_EXERCISE DIRECTIONS_
Write out every entry exactly as given, but omit the pictures.

────

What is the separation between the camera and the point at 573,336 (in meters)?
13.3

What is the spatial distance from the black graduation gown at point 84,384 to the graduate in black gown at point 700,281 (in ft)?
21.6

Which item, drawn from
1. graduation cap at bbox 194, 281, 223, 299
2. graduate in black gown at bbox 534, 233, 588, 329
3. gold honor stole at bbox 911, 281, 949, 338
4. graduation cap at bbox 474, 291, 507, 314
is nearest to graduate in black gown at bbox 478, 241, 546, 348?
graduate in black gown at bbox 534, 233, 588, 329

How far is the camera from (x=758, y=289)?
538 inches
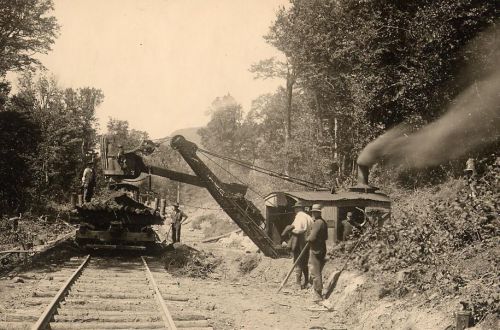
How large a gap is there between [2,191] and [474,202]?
28955 mm

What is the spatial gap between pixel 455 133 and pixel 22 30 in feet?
82.2

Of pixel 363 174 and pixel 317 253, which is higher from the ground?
Answer: pixel 363 174

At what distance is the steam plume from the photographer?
1645 cm

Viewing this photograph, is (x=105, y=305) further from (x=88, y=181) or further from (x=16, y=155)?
(x=16, y=155)

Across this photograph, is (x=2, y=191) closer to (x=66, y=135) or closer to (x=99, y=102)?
(x=66, y=135)

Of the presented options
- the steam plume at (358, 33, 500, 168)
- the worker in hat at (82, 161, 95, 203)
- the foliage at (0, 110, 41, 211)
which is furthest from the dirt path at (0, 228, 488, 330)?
the foliage at (0, 110, 41, 211)

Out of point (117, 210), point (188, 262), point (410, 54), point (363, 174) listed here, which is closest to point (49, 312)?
point (188, 262)

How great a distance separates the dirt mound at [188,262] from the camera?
40.4 feet

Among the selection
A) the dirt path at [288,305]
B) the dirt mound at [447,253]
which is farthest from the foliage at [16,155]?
the dirt mound at [447,253]

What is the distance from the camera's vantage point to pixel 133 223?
15414mm

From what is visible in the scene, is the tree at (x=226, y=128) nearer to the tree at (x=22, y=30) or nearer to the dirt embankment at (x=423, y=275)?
the tree at (x=22, y=30)

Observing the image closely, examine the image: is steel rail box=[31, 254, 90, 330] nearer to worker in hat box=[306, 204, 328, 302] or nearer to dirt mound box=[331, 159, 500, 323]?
worker in hat box=[306, 204, 328, 302]

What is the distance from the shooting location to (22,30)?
91.8 ft

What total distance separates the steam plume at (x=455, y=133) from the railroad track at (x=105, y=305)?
844cm
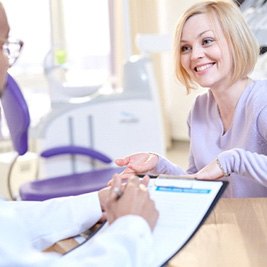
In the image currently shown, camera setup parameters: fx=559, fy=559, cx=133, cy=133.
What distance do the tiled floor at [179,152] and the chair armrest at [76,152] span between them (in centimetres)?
172

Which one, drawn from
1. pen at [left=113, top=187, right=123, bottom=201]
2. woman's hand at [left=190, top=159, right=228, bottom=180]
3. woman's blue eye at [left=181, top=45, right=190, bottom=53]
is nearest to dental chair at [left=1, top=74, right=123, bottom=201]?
woman's blue eye at [left=181, top=45, right=190, bottom=53]

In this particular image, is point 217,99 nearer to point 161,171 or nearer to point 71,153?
point 161,171

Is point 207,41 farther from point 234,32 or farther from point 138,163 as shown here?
point 138,163

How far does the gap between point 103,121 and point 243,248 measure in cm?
183

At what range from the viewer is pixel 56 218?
1165 mm

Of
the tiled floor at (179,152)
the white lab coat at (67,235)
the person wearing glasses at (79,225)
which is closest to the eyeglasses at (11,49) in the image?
the person wearing glasses at (79,225)

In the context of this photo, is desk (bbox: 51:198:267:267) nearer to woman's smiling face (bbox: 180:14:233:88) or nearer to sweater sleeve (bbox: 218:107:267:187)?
sweater sleeve (bbox: 218:107:267:187)

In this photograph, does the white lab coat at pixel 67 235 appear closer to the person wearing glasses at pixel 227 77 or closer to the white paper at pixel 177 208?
the white paper at pixel 177 208

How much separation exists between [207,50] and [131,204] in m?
0.81

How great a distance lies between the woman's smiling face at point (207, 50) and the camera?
1.60m

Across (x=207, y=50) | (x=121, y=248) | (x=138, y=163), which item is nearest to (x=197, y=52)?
(x=207, y=50)

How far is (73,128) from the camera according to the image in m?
2.78

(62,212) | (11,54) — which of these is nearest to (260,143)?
(62,212)

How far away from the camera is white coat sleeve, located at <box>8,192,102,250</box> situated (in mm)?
1142
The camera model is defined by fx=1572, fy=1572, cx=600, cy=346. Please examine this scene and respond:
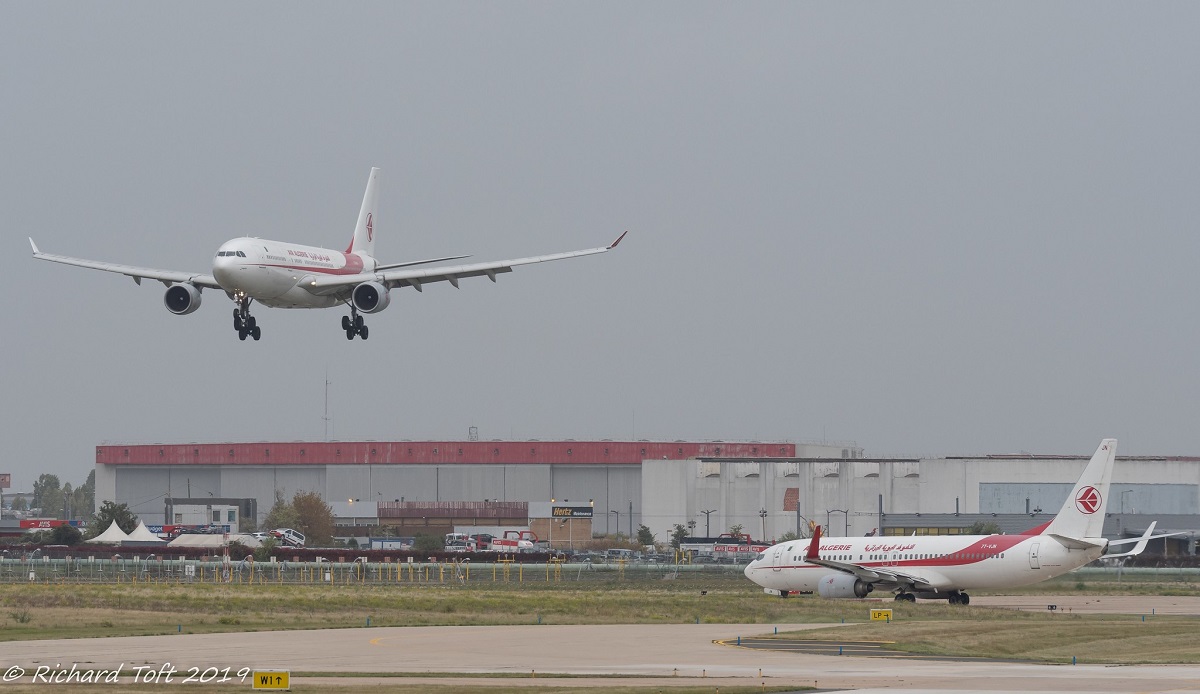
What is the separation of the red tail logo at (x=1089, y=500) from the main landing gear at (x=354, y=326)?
1145 inches

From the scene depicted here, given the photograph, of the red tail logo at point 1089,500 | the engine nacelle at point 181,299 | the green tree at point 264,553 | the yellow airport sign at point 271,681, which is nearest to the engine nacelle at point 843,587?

────

_CORRECT OUTPUT_
What is the separation between the camera and the point at 573,336 (in meters)?
13.3

What is the spatial distance from the black graduation gown at point 84,384 to the graduate in black gown at point 700,281 (in ft)?
21.6

Which item, drawn from
1. graduation cap at bbox 194, 281, 223, 299
2. graduate in black gown at bbox 534, 233, 588, 329
3. gold honor stole at bbox 911, 281, 949, 338
4. graduation cap at bbox 474, 291, 507, 314
is nearest to graduate in black gown at bbox 478, 241, 546, 348?
graduate in black gown at bbox 534, 233, 588, 329

How far is the camera from (x=758, y=289)?
538 inches
How large a gap is there between [2,191] and [474,202]?
28955 mm

What is the spatial gap between pixel 455 133 and pixel 22 30 in feet?
82.2

Of pixel 363 174 and pixel 317 253, which is higher from the ground?
Answer: pixel 363 174

At what distance is the steam plume from the photographer?
1645 cm

Viewing this photograph, is (x=105, y=305) further from (x=88, y=181) or further from (x=16, y=155)?
(x=16, y=155)

Across this photograph, is (x=2, y=191) closer to (x=66, y=135) or closer to (x=99, y=102)?
(x=66, y=135)

Of the presented options
- the steam plume at (358, 33, 500, 168)
- the worker in hat at (82, 161, 95, 203)
- the foliage at (0, 110, 41, 211)
which is furthest from the dirt path at (0, 228, 488, 330)?
the foliage at (0, 110, 41, 211)

Out of point (117, 210), point (188, 262), point (410, 54), point (363, 174) listed here, which is closest to point (49, 312)?
point (188, 262)

How great a distance separates the dirt mound at [188,262] from the camera?
40.4 feet

Among the selection
A) the dirt path at [288,305]
B) the dirt mound at [447,253]
which is farthest from the foliage at [16,155]?
the dirt mound at [447,253]

What is the distance from the camera's vantage point to pixel 133 223?
15414mm

From what is visible in the scene, is the tree at (x=226, y=128) nearer to the tree at (x=22, y=30) or nearer to the dirt embankment at (x=423, y=275)?
the tree at (x=22, y=30)

Observing the image closely, examine the image: is steel rail box=[31, 254, 90, 330] nearer to worker in hat box=[306, 204, 328, 302] or nearer to dirt mound box=[331, 159, 500, 323]?
worker in hat box=[306, 204, 328, 302]

What is the distance from the shooting location to (22,30)?
91.8 ft

What total distance separates the steam plume at (x=455, y=133) from the railroad track at (x=105, y=305)?
844cm
In the image currently shown, camera setup parameters: fx=559, fy=559, cx=133, cy=133.
What distance do the tiled floor at [179,152] and the chair armrest at [76,152] span between them (in centimetres)?
172

Which one, drawn from
1. pen at [left=113, top=187, right=123, bottom=201]
2. woman's hand at [left=190, top=159, right=228, bottom=180]
3. woman's blue eye at [left=181, top=45, right=190, bottom=53]
is nearest to dental chair at [left=1, top=74, right=123, bottom=201]?
woman's blue eye at [left=181, top=45, right=190, bottom=53]

In this particular image, is point 217,99 nearer to point 161,171 or nearer to point 71,153?
point 161,171

Is point 207,41 farther from point 234,32 or farther from point 138,163 as shown here?
point 138,163

How far does the gap between point 103,121 and point 243,248 measure in cm?
183

At what range from the viewer is pixel 56 218?
1165 mm

Of
the tiled floor at (179,152)
the white lab coat at (67,235)
the person wearing glasses at (79,225)
which is closest to the eyeglasses at (11,49) in the image?
the person wearing glasses at (79,225)

In the context of this photo, is desk (bbox: 51:198:267:267) nearer to woman's smiling face (bbox: 180:14:233:88) or nearer to sweater sleeve (bbox: 218:107:267:187)?
sweater sleeve (bbox: 218:107:267:187)

In this photograph, does the white lab coat at pixel 67 235 appear closer to the person wearing glasses at pixel 227 77 or closer to the white paper at pixel 177 208?
the white paper at pixel 177 208

How much separation exists between [207,50] and [131,204] in m?
0.81

How great a distance lies between the woman's smiling face at point (207, 50) and the camera?
1.60m

Across (x=207, y=50) | (x=121, y=248) | (x=138, y=163), which item is nearest to (x=197, y=52)?
(x=207, y=50)

How far is (73,128) from the camera according to the image in m?
2.78

(62,212) | (11,54) — which of these is nearest to (260,143)?
(62,212)

How far away from the camera is white coat sleeve, located at <box>8,192,102,250</box> situated (in mm)?
1142
The camera model is defined by fx=1572, fy=1572, cx=600, cy=346. Please examine this scene and respond:
What is the separation of the red tail logo at (x=1089, y=500) from the main landing gear at (x=354, y=326)?
1145 inches

From the scene depicted here, given the photograph, of the red tail logo at point 1089,500 | the engine nacelle at point 181,299 | the green tree at point 264,553 | the yellow airport sign at point 271,681, which is nearest to the engine nacelle at point 843,587?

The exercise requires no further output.